При Алексее Михайловиче для хранения колымаг на Пречистенке был построен Колымажный двор. В честь него в Москве назвали Колымажный переулок (он есть и сейчас).
В конце XVII века место колымаг постепенно стали занимать кареты. Наконец-то появился транспорт, в котором можно было ездить и мужчинам, и женщинам.
В музее Московского Кремля хранится четырёхместная колымага — единственный сохранившийся экипаж русской знати первой половины XVII века. Её последним владельцем был Никита Романов — двоюродный брат царя Михаила Романова.
Колымагу сделали в мастерских Конюшенного приказа Московского Кремля, а В. И. Суриков запечатлел её на картине «Утро стрелецкой казни».
Как появилось слово «засандалить»
Когда говоришь слово «засандалить», трудно избавиться от ощущения, что к действию имеет отношение летняя обувь.

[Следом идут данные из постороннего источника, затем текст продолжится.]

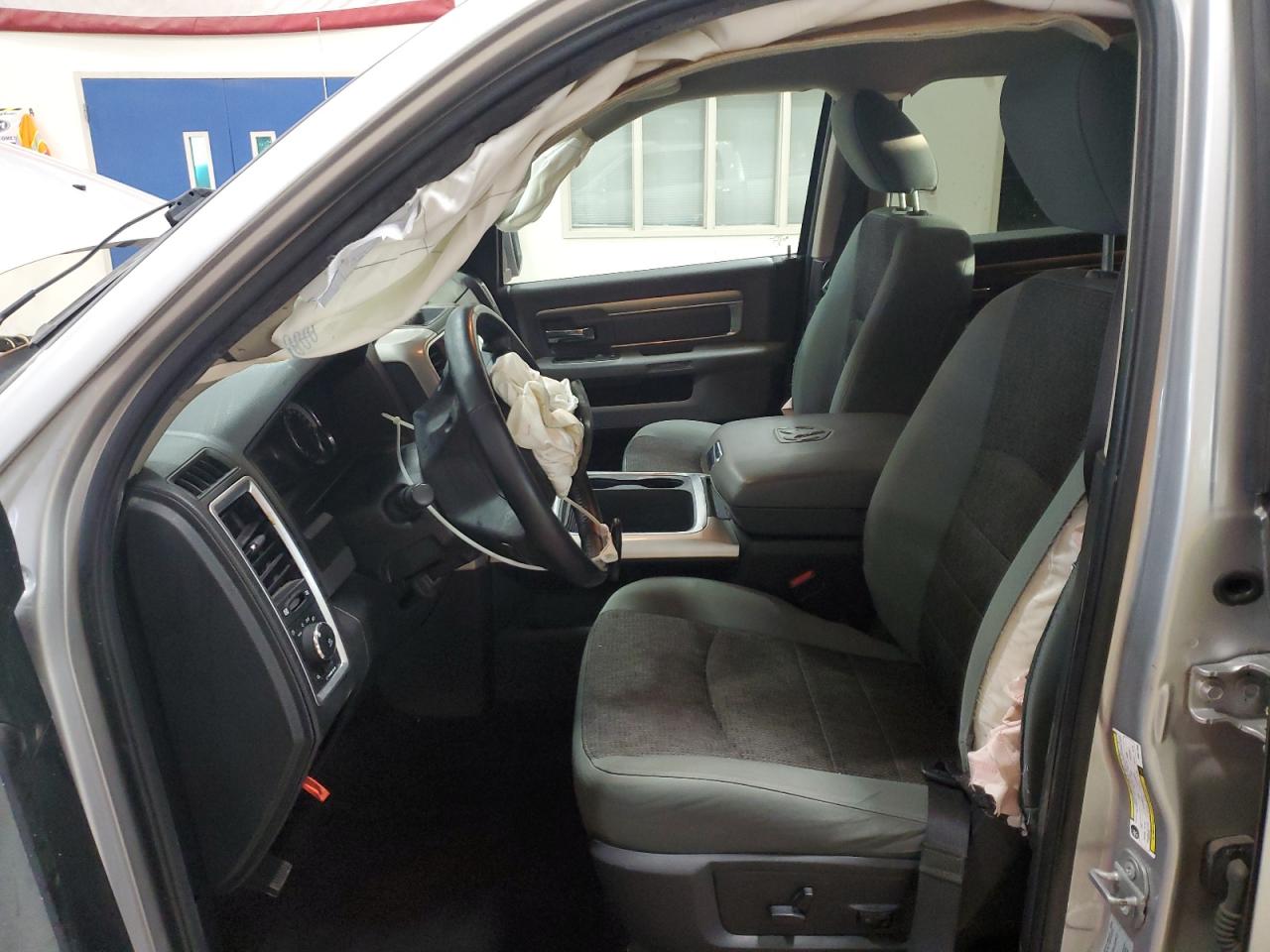 2017 Ram 1500 Slt VIN: 3C6RR7LT7HG617938 Lot: 93779865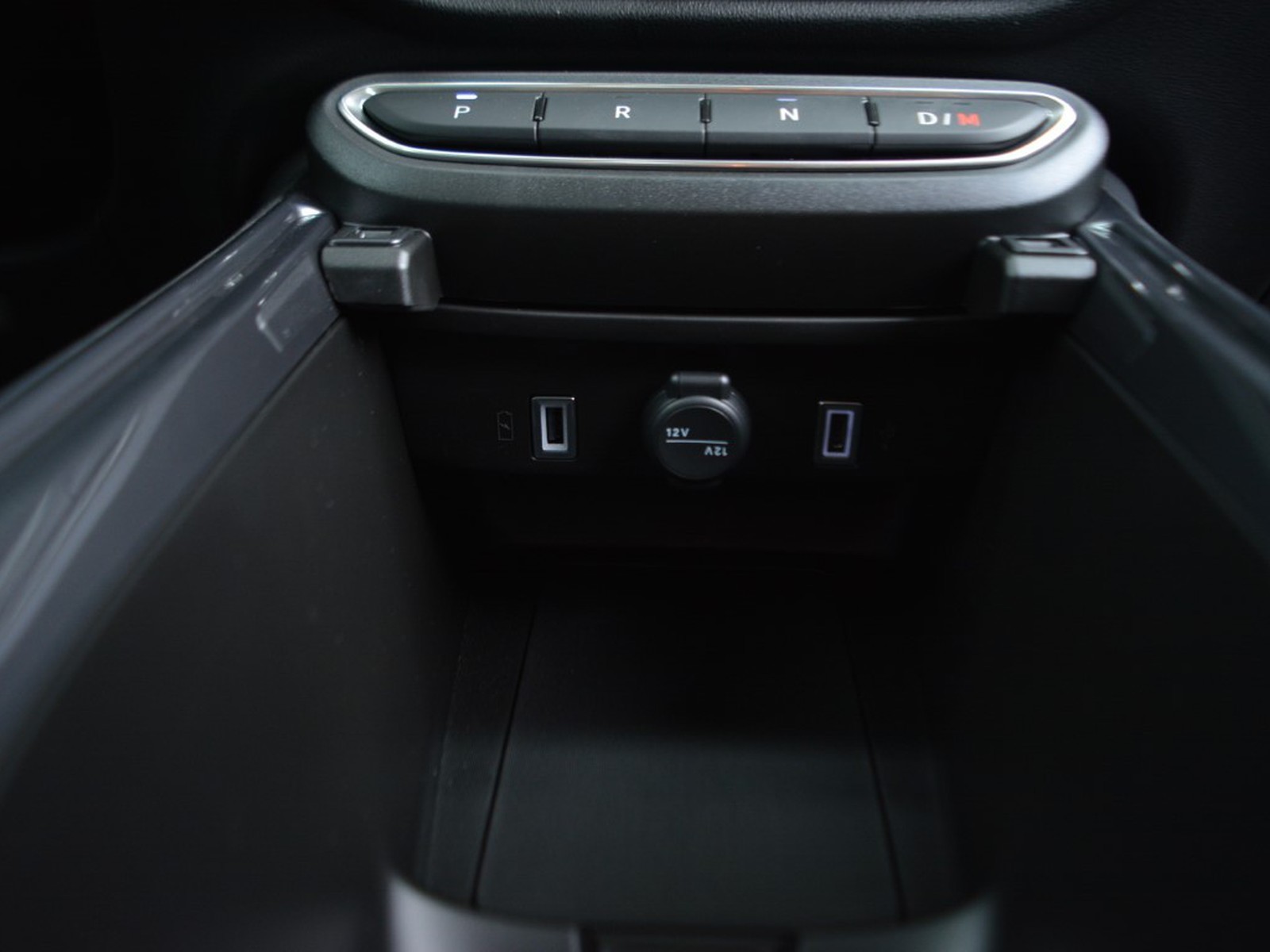 17 - Fiat 600 1.2 hybrid 145cv icon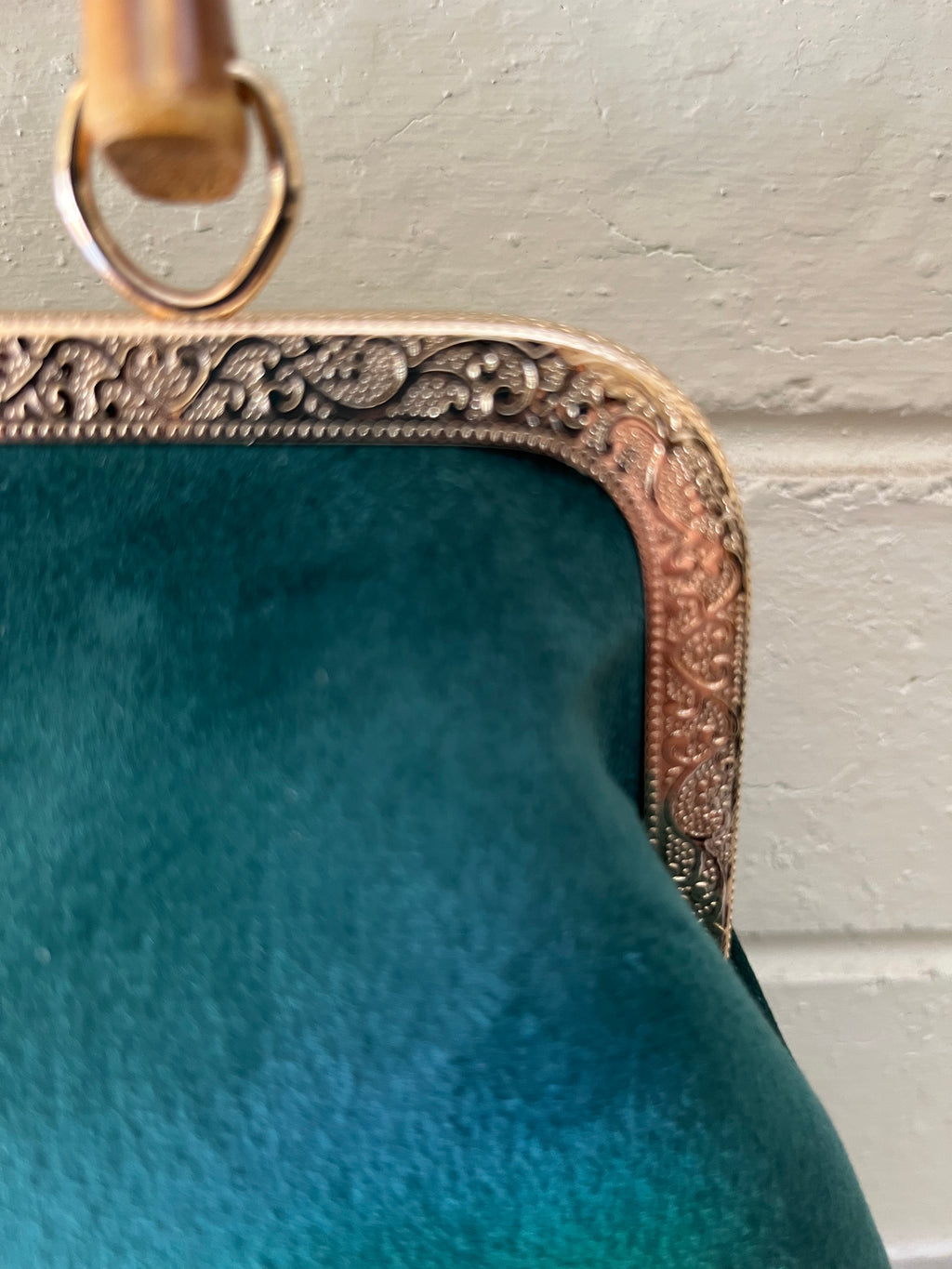 Brown Bird Kisslock Bag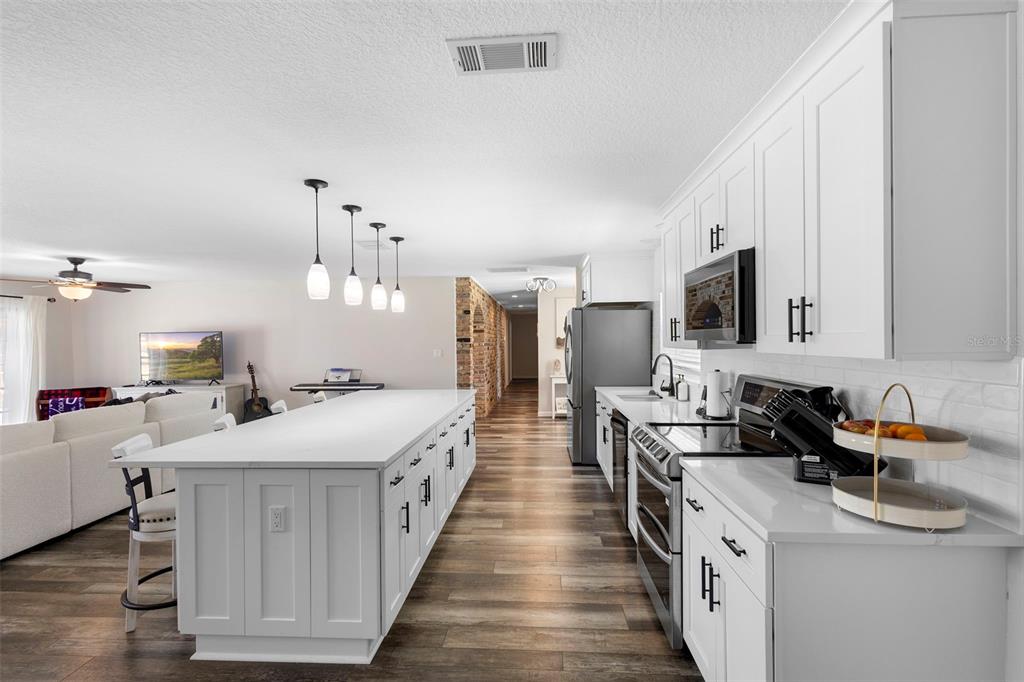 190 North Spring Lake Drive Altamonte Springs, FL 32714 - Photo 8 of 50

Будто кто-то взял в руки сандалию, да как ускорил ею процесс… Интересно, что слово «сандалии» заимствовано в древнерусский период из греческого, где sandalia — деревянные башмаки.
Поэтому хочется провести аналогию с сандаловым деревом и радостно хлопнуть в ладоши: вот же оно, родство. Там дерево, тут дерево.
Да только «сандал» пришёл к нам из тюркского языка, где sandal восходит к древнеиндийскому candanas — «сандаловое дерево». А слово sandalia восходит к персидскому sandal — «туфля».
Но учитывая, что сандалии — это обувь древних греков с деревянной подошвой и кожаными ремешками, возникает вопрос: а уж не из сандала ли делали эту самую подошву?
Поэтому вопрос их родства я оставлю открытым. Давайте перейдём к другому: как вообще в русском языке появилось слово «засандалить»?
В Казачьем словаре-справочнике Губарева есть слово «сандаля» — трезубец, которым бьют сазанов во время икрометания, когда они идут стадами при самом береге реки. Иначе сандаля называется «ости».
Согласитесь, от «сандали» легко могло образоваться слово «засандалить». Правда, ни в одном этимологическом словаре ни этой версии, ни какой-либо другой я не нашла.
Что на самом деле значит «засандалить»?
У глагола «засандалить» за многолетнюю историю было столько значений, что голова кругом. У Даля «засандалить» имеет два варианта: закрасить сандалом и быть немного хмельным, напиться. Словом «сандал» раньше часто называли краску, обычно красного цвета.
Поэтому приведённое здесь же выражение «Засандалить себе нос» живо рисует в воображении любителя крепких напитков с носом, конкурирующим по цвету с филейной частью павиана.
Ещё «сандалить» — это натирать что-то до блеска. Однако в современных толковых словарях у глагола «засандалить» совсем другое направление, буйное.
Так говорят в значении «ударить кого-то», «бросить что-то в кого-либо» или «сделать что-либо быстро, стремительно».
Почему Гоголя называли белокурым?
На известном портрете Гоголя художника Фёдора Моллера мы видим мужчину с длинными тёмными волосами. Украинский поэт Пантелеймон Кулиш писал, что Гоголь просил Моллера изобразить его с весёлым лицом, потому что «христианин не должен быть печален».
Художник подметил привлекательную улыбку, оживлявшую уста поэта, но глазам его придал выражение тихой грусти — состояния, из которого Гоголь выходил редко. Другой художник, Фёдор Иордан, назвал этот портрет верхом сходства. Тогда почему современники называли Николая Васильевича белокурым?
Не верите? Вот несколько примеров!
Писатель Сергей Аксаков видел Гоголя в 1839 году:
«Прекрасные белокурые густые волосы лежали у него почти по плечам; красивые усы, эспаньолка довершали перемену».